Wie entstehen Altersflecken?

Altersflecken sind Verfärbungen der Haut. Sie treten in der Regel zunächst an den Handrücken, am Rücken oder im Gesicht auf. Altersflecken sind eine Reaktion des Körpers auf zu viel Sonneneinstrahlung. Denn das ultraviolette Licht verändert die oberen Hautschichten. Hierbei entsteht aus den ungesättigten Fettsäuren das Pigment Lipofuszin. Normalerweise kann dieses Pigment von den Zellen abgebaut werden. Wenn die Zellen aber hierzu nicht mehr in der Lage sind, bleibt das Pigment als Altersfleck zurück.

Altersflecken treten vermehrt bei älteren Menschen auf. Hier lassen nämlich die Selbstheilungskräfte der Haut nach. Doch auch junge Menschen können bereits Altersflecken bekommen. Vor allem dann, wenn sie sich häufig und sehr lange direkter Sonneneinstrahlung aussetzen. Zudem begünstigen Tabakrauch und Alkohol die Entstehung von Altersflecken. Außerdem kann auch eine falsche Ernährung mit zu vielen Nitraten frühzeitig zu Altersflecken führen. Nicht zuletzt können Altersflecken durch eine zu häufige Einnahme von Medikamenten begünstigt werden. Altersflecken sind zwar ungefährlich, doch sie sind Krebszellen (Melanomen) sehr ähnlich. Daher sollten Altersflecken von einem Hautarzt begutachtet werden. Dieser kann sie untersuchen und gegebenenfalls Proben entnehmen. So stellt er sicher, dass es sich tatsächlich um harmlose Altersflecken handelt.

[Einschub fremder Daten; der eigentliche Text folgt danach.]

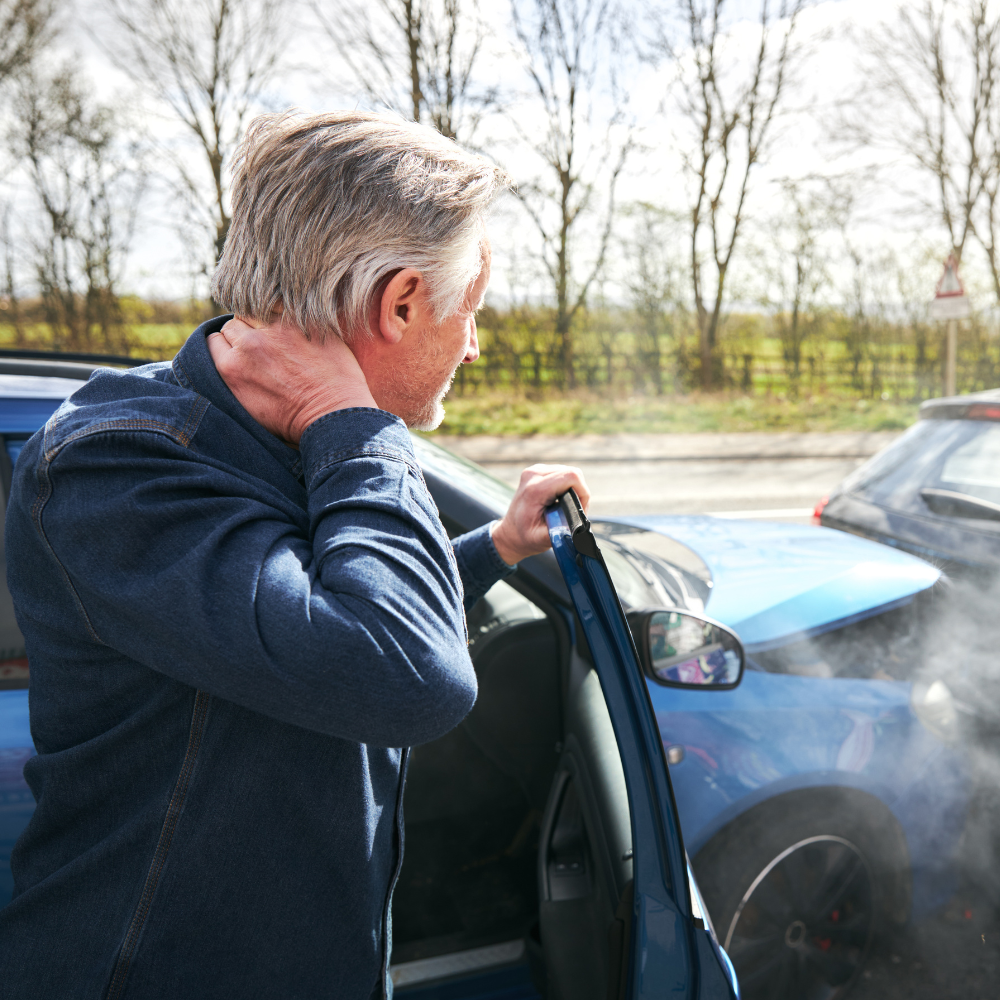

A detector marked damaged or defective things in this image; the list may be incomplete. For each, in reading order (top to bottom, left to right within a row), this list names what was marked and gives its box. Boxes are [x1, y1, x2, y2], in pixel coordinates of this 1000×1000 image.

crumpled hood [604, 516, 940, 648]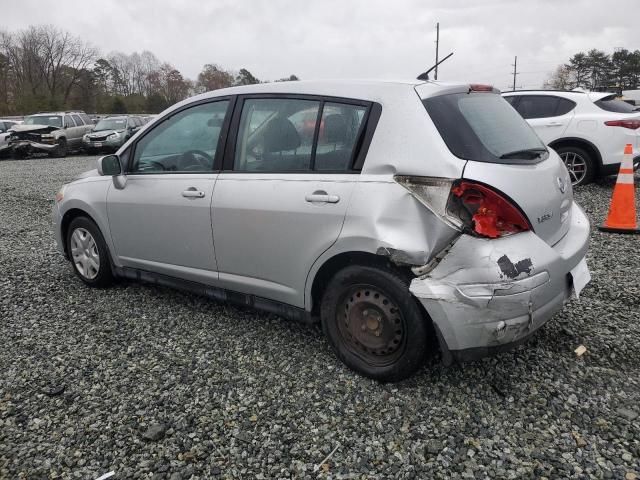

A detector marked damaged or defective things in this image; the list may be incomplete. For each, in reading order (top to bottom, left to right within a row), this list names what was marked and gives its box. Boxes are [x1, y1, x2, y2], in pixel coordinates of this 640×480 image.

rear collision damage [7, 124, 59, 156]
broken tail light [396, 177, 528, 239]
damaged bumper [410, 202, 592, 364]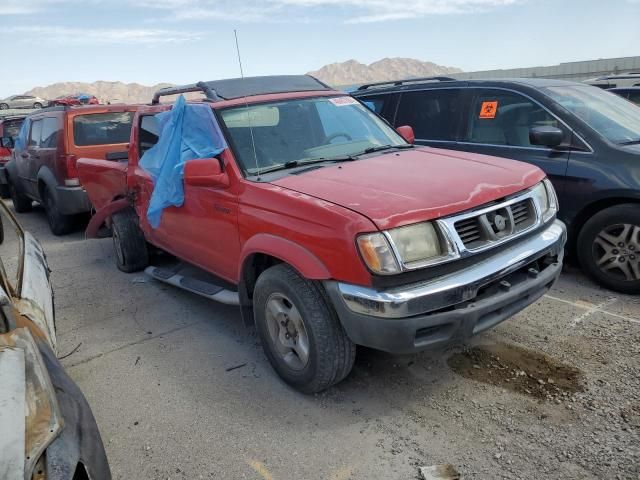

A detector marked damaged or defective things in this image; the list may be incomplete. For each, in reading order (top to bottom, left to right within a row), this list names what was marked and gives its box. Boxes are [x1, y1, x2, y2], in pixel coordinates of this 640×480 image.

damaged red pickup truck [79, 76, 564, 394]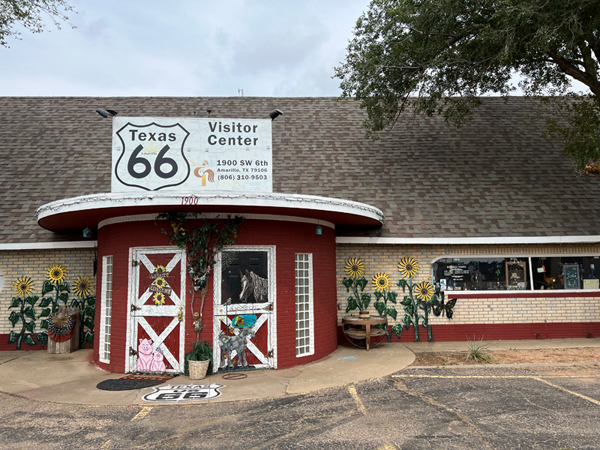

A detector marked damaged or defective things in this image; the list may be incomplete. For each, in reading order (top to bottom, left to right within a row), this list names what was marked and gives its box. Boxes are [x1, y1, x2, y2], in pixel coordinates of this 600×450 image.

So gehen Sie mit Altersflecken um

Altersflecken treten nicht von einem Tag auf den anderen auf. Sie sind vielmehr zunächst blass und werden mit der Zeit dunkler. Daher lassen sich Altersflecken gerade zu Beginn sehr gut weg schminken. Wenn Sie es schaffen, Ihren Hautfarbton zu treffen, können Sie Altersflecken an den Händen oder im Gesicht leicht überdecken. Bei dunkleren Flecken ist jedoch der Besuch bei einem Kosmetiker ratsam. Dieser kann Sie fachgerecht beraten. Außerdem kann er Ihnen genau den Farbton geben, den Sie brauchen, um die Altersflecken unsichtbar zu machen.

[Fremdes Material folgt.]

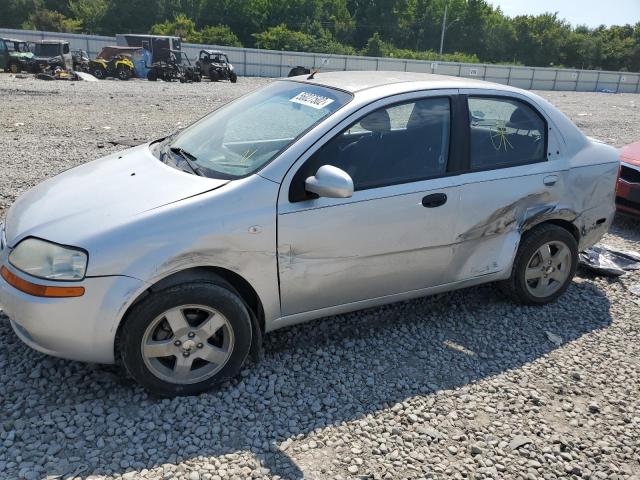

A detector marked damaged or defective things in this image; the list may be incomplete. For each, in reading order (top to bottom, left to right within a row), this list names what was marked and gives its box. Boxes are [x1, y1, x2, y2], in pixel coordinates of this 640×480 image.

damaged silver car [0, 71, 620, 394]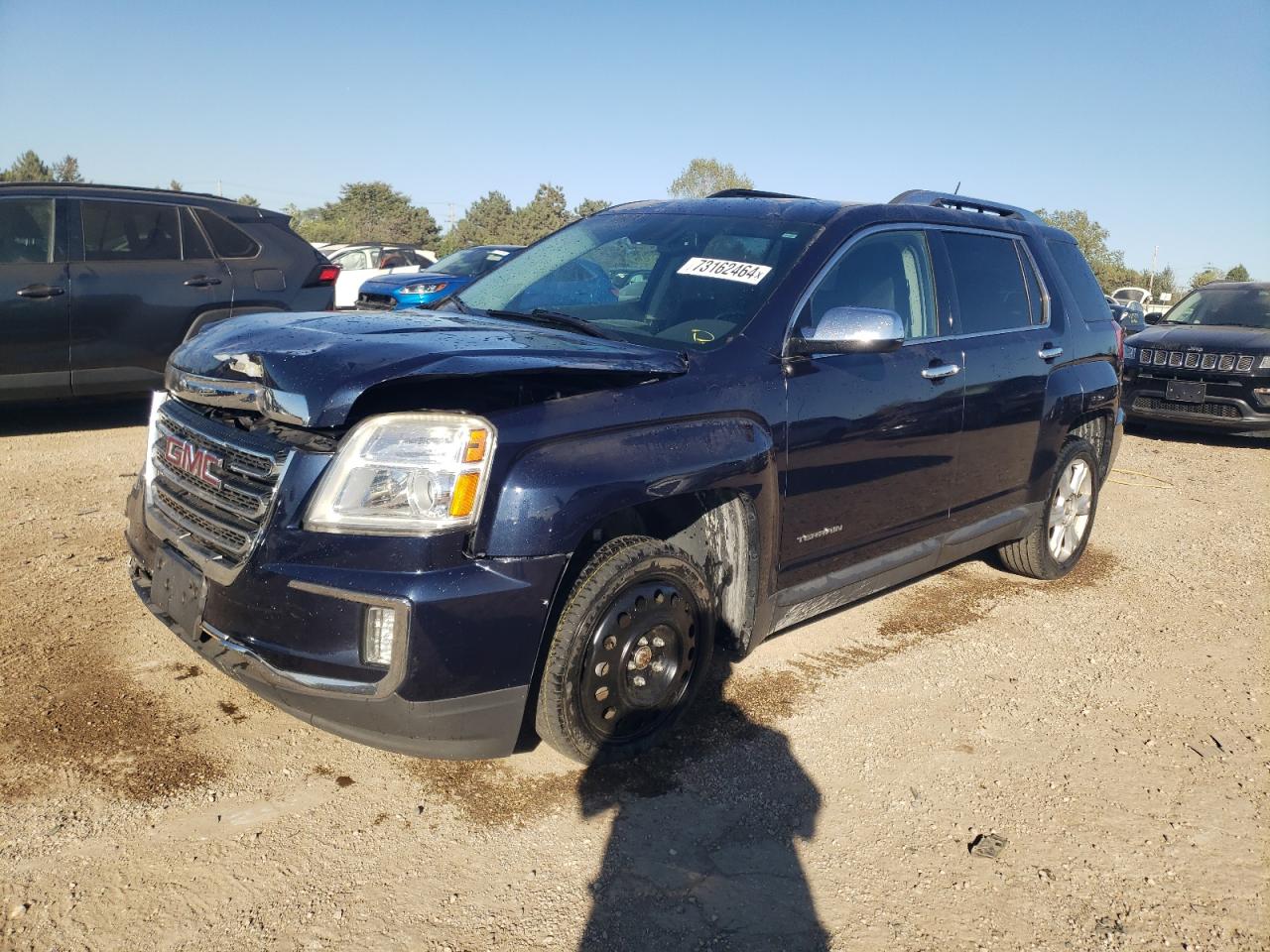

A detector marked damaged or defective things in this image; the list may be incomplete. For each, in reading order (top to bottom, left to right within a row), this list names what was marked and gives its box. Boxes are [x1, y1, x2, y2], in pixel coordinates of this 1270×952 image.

crumpled hood [360, 270, 464, 293]
crumpled hood [169, 309, 691, 428]
crumpled hood [1132, 322, 1270, 352]
dented fender [479, 416, 777, 558]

Mit der Zeit lassen sich Altersflecken immer schwieriger verstecken. Nun können Bleichcremes sinnvoll sein. Diese basieren häufig auf der chemischen Vitamin-A-Säure. Sie können aber auch natürlich sein und aus Brunnekresse-Extrakt bestehen. Die chemischen Cremes schälen die oberen Hautschichten ab. Hierdurch können die jüngeren, weniger dunklen Hautschichten besser wachsen. Die natürlichen Cremes sorgen hingegen für eine Bleichung der oberen Hautschichten. Diese Methode ist besonders für empfindliche Haut geeignet. Denn hier kann es sonst zu Hautreizungen kommen.

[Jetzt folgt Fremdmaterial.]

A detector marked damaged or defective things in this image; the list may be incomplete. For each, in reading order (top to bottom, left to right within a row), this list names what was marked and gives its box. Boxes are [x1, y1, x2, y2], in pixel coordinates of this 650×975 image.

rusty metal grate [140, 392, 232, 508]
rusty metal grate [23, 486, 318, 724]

Eine weitere Methode, Altersflecken zu entfernen, ist die so genannte Lasertherapie. Hierbei werden die Altersflecken mittels eines Lasers entfernt. Dieser schält die oberen Hautschichten ab und lässt somit die unteren Schichten frei. Es ist sogar möglich, das Pigment selbst zu zerstören, ohne die Haut darüber zu verletzen. Eine solche Behandlung muss allerdings immer mit dem Hautarzt abgesprochen werden. Dieser kann die Altersflecken als solche bestimmen. Anschließend wird er die geeignete Therpaieform vorschlagen.